- [TASK DESCRIPTION]
Lay out every line of the listing below as a Markdown table with two columns, "Row" for the row number and "Line" for the line itself, and leave out any blank lines.

━━━━━━━━━━━━━━━━━━━━

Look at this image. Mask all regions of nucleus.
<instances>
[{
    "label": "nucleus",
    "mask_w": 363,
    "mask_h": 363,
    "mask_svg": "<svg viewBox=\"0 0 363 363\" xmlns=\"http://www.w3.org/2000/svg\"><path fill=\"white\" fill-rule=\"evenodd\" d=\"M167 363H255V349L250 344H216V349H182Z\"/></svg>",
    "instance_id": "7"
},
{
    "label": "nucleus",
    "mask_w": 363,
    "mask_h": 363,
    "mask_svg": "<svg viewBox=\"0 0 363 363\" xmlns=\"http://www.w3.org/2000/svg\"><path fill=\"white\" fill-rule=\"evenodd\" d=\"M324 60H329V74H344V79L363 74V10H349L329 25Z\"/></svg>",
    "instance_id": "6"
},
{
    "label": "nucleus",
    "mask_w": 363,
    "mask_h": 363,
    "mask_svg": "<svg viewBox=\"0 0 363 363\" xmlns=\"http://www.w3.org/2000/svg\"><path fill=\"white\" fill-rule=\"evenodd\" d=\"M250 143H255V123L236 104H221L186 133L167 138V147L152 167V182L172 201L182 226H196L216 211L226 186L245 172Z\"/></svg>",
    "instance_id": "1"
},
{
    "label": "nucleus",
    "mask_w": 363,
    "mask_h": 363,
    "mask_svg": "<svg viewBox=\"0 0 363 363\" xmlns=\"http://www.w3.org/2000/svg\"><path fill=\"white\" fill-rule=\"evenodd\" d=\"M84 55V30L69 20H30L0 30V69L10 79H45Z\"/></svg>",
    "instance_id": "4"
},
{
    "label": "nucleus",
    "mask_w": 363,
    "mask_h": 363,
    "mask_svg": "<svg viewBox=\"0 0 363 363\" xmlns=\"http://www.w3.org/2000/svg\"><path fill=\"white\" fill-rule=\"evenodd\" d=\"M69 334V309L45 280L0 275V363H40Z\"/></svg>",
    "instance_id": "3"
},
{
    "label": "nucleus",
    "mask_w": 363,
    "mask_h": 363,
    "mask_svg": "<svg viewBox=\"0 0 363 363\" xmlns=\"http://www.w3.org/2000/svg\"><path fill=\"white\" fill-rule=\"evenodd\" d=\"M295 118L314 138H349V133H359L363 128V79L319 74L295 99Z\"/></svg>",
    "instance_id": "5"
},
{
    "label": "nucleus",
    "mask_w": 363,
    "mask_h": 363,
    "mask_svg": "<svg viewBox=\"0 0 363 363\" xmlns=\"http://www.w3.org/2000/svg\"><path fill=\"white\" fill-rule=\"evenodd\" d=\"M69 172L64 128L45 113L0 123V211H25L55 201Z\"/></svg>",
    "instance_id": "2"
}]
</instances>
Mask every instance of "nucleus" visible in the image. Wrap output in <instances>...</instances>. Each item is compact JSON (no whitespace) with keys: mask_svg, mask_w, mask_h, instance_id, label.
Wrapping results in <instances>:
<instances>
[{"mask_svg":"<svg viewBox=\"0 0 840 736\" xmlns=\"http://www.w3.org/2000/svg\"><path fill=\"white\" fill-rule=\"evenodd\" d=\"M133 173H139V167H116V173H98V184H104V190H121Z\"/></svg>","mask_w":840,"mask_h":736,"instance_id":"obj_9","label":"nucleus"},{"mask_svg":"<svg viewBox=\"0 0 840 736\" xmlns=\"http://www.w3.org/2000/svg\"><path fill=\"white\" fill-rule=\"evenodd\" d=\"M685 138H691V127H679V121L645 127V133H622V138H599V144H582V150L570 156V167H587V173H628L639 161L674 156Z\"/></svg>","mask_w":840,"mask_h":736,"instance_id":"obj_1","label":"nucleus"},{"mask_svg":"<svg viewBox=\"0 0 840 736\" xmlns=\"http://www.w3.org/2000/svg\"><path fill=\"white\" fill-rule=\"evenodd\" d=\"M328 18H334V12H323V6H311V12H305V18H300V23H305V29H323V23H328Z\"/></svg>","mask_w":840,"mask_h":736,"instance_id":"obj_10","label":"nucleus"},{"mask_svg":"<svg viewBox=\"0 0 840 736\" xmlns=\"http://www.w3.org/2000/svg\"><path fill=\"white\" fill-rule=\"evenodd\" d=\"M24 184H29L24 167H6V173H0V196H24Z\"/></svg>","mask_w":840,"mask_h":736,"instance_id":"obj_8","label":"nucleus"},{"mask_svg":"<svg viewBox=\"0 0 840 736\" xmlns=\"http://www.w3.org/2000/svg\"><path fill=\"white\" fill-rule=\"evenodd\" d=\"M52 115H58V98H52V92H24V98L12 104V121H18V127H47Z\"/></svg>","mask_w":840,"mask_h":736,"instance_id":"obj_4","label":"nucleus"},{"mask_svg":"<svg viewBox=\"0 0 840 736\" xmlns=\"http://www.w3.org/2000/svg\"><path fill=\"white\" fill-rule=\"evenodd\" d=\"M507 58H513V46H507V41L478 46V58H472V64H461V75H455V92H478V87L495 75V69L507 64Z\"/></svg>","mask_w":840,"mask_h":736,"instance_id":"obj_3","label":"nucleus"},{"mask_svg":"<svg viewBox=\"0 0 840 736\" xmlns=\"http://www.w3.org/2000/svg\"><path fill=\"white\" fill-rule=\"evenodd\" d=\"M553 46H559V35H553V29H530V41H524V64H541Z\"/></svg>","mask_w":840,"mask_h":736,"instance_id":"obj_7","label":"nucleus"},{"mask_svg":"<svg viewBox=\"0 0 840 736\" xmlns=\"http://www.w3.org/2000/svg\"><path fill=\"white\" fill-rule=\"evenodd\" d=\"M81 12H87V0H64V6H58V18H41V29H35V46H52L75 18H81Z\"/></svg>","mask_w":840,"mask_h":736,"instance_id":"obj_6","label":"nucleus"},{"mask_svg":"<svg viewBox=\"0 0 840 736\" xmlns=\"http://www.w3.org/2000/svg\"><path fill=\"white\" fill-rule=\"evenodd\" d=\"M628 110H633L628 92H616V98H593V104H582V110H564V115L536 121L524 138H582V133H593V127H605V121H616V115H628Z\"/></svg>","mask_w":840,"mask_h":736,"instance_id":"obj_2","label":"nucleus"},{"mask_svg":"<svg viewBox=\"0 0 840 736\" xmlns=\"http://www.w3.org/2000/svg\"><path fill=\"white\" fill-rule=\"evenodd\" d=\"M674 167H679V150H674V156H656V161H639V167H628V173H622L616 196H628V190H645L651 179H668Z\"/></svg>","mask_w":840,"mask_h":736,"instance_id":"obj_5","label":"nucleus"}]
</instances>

━━━━━━━━━━━━━━━━━━━━

- [CORRECT OUTPUT]
| Row | Line |
|---|---|
| 1 | Look at this image. Mask all regions of nucleus. |
| 2 | <instances> |
| 3 | [{ |
| 4 |     "label": "nucleus", |
| 5 |     "mask_w": 363, |
| 6 |     "mask_h": 363, |
| 7 |     "mask_svg": "<svg viewBox=\"0 0 363 363\" xmlns=\"http://www.w3.org/2000/svg\"><path fill=\"white\" fill-rule=\"evenodd\" d=\"M167 363H255V349L250 344H216V349H182Z\"/></svg>", |
| 8 |     "instance_id": "7" |
| 9 | }, |
| 10 | { |
| 11 |     "label": "nucleus", |
| 12 |     "mask_w": 363, |
| 13 |     "mask_h": 363, |
| 14 |     "mask_svg": "<svg viewBox=\"0 0 363 363\" xmlns=\"http://www.w3.org/2000/svg\"><path fill=\"white\" fill-rule=\"evenodd\" d=\"M324 60H329V74H344V79L363 74V10H349L329 25Z\"/></svg>", |
| 15 |     "instance_id": "6" |
| 16 | }, |
| 17 | { |
| 18 |     "label": "nucleus", |
| 19 |     "mask_w": 363, |
| 20 |     "mask_h": 363, |
| 21 |     "mask_svg": "<svg viewBox=\"0 0 363 363\" xmlns=\"http://www.w3.org/2000/svg\"><path fill=\"white\" fill-rule=\"evenodd\" d=\"M250 143H255V123L236 104H221L186 133L167 138V147L152 167V182L172 201L182 226H196L216 211L226 186L245 172Z\"/></svg>", |
| 22 |     "instance_id": "1" |
| 23 | }, |
| 24 | { |
| 25 |     "label": "nucleus", |
| 26 |     "mask_w": 363, |
| 27 |     "mask_h": 363, |
| 28 |     "mask_svg": "<svg viewBox=\"0 0 363 363\" xmlns=\"http://www.w3.org/2000/svg\"><path fill=\"white\" fill-rule=\"evenodd\" d=\"M84 55V30L69 20H30L0 30V69L10 79H45Z\"/></svg>", |
| 29 |     "instance_id": "4" |
| 30 | }, |
| 31 | { |
| 32 |     "label": "nucleus", |
| 33 |     "mask_w": 363, |
| 34 |     "mask_h": 363, |
| 35 |     "mask_svg": "<svg viewBox=\"0 0 363 363\" xmlns=\"http://www.w3.org/2000/svg\"><path fill=\"white\" fill-rule=\"evenodd\" d=\"M69 334V309L45 280L0 275V363H40Z\"/></svg>", |
| 36 |     "instance_id": "3" |
| 37 | }, |
| 38 | { |
| 39 |     "label": "nucleus", |
| 40 |     "mask_w": 363, |
| 41 |     "mask_h": 363, |
| 42 |     "mask_svg": "<svg viewBox=\"0 0 363 363\" xmlns=\"http://www.w3.org/2000/svg\"><path fill=\"white\" fill-rule=\"evenodd\" d=\"M295 118L314 138H349V133H359L363 128V79L319 74L295 99Z\"/></svg>", |
| 43 |     "instance_id": "5" |
| 44 | }, |
| 45 | { |
| 46 |     "label": "nucleus", |
| 47 |     "mask_w": 363, |
| 48 |     "mask_h": 363, |
| 49 |     "mask_svg": "<svg viewBox=\"0 0 363 363\" xmlns=\"http://www.w3.org/2000/svg\"><path fill=\"white\" fill-rule=\"evenodd\" d=\"M69 172L64 128L45 113L0 123V211H25L55 201Z\"/></svg>", |
| 50 |     "instance_id": "2" |
| 51 | }] |
| 52 | </instances> |
| 53 | Mask every instance of "nucleus" visible in the image. Wrap output in <instances>...</instances>. Each item is compact JSON (no whitespace) with keys: mask_svg, mask_w, mask_h, instance_id, label. |
| 54 | Wrapping results in <instances>: |
| 55 | <instances> |
| 56 | [{"mask_svg":"<svg viewBox=\"0 0 840 736\" xmlns=\"http://www.w3.org/2000/svg\"><path fill=\"white\" fill-rule=\"evenodd\" d=\"M133 173H139V167H116V173H98V184H104V190H121Z\"/></svg>","mask_w":840,"mask_h":736,"instance_id":"obj_9","label":"nucleus"},{"mask_svg":"<svg viewBox=\"0 0 840 736\" xmlns=\"http://www.w3.org/2000/svg\"><path fill=\"white\" fill-rule=\"evenodd\" d=\"M685 138H691V127H679V121L645 127V133H622V138H599V144H582V150L570 156V167H587V173H628L639 161L674 156Z\"/></svg>","mask_w":840,"mask_h":736,"instance_id":"obj_1","label":"nucleus"},{"mask_svg":"<svg viewBox=\"0 0 840 736\" xmlns=\"http://www.w3.org/2000/svg\"><path fill=\"white\" fill-rule=\"evenodd\" d=\"M328 18H334V12H323V6H311V12H305V18H300V23H305V29H323V23H328Z\"/></svg>","mask_w":840,"mask_h":736,"instance_id":"obj_10","label":"nucleus"},{"mask_svg":"<svg viewBox=\"0 0 840 736\" xmlns=\"http://www.w3.org/2000/svg\"><path fill=\"white\" fill-rule=\"evenodd\" d=\"M24 184H29L24 167H6V173H0V196H24Z\"/></svg>","mask_w":840,"mask_h":736,"instance_id":"obj_8","label":"nucleus"},{"mask_svg":"<svg viewBox=\"0 0 840 736\" xmlns=\"http://www.w3.org/2000/svg\"><path fill=\"white\" fill-rule=\"evenodd\" d=\"M52 115H58V98H52V92H24V98L12 104V121H18V127H47Z\"/></svg>","mask_w":840,"mask_h":736,"instance_id":"obj_4","label":"nucleus"},{"mask_svg":"<svg viewBox=\"0 0 840 736\" xmlns=\"http://www.w3.org/2000/svg\"><path fill=\"white\" fill-rule=\"evenodd\" d=\"M507 58H513V46H507V41L478 46V58H472V64H461V75H455V92H478V87L495 75V69L507 64Z\"/></svg>","mask_w":840,"mask_h":736,"instance_id":"obj_3","label":"nucleus"},{"mask_svg":"<svg viewBox=\"0 0 840 736\" xmlns=\"http://www.w3.org/2000/svg\"><path fill=\"white\" fill-rule=\"evenodd\" d=\"M553 46H559V35H553V29H530V41H524V64H541Z\"/></svg>","mask_w":840,"mask_h":736,"instance_id":"obj_7","label":"nucleus"},{"mask_svg":"<svg viewBox=\"0 0 840 736\" xmlns=\"http://www.w3.org/2000/svg\"><path fill=\"white\" fill-rule=\"evenodd\" d=\"M81 12H87V0H64V6H58V18H41V29H35V46H52L75 18H81Z\"/></svg>","mask_w":840,"mask_h":736,"instance_id":"obj_6","label":"nucleus"},{"mask_svg":"<svg viewBox=\"0 0 840 736\" xmlns=\"http://www.w3.org/2000/svg\"><path fill=\"white\" fill-rule=\"evenodd\" d=\"M628 110H633L628 92H616V98H593V104H582V110H564V115L536 121L524 138H582V133H593V127H605V121H616V115H628Z\"/></svg>","mask_w":840,"mask_h":736,"instance_id":"obj_2","label":"nucleus"},{"mask_svg":"<svg viewBox=\"0 0 840 736\" xmlns=\"http://www.w3.org/2000/svg\"><path fill=\"white\" fill-rule=\"evenodd\" d=\"M674 167H679V150H674V156H656V161H639V167H628V173H622L616 196H628V190H645L651 179H668Z\"/></svg>","mask_w":840,"mask_h":736,"instance_id":"obj_5","label":"nucleus"}] |
| 57 | </instances> |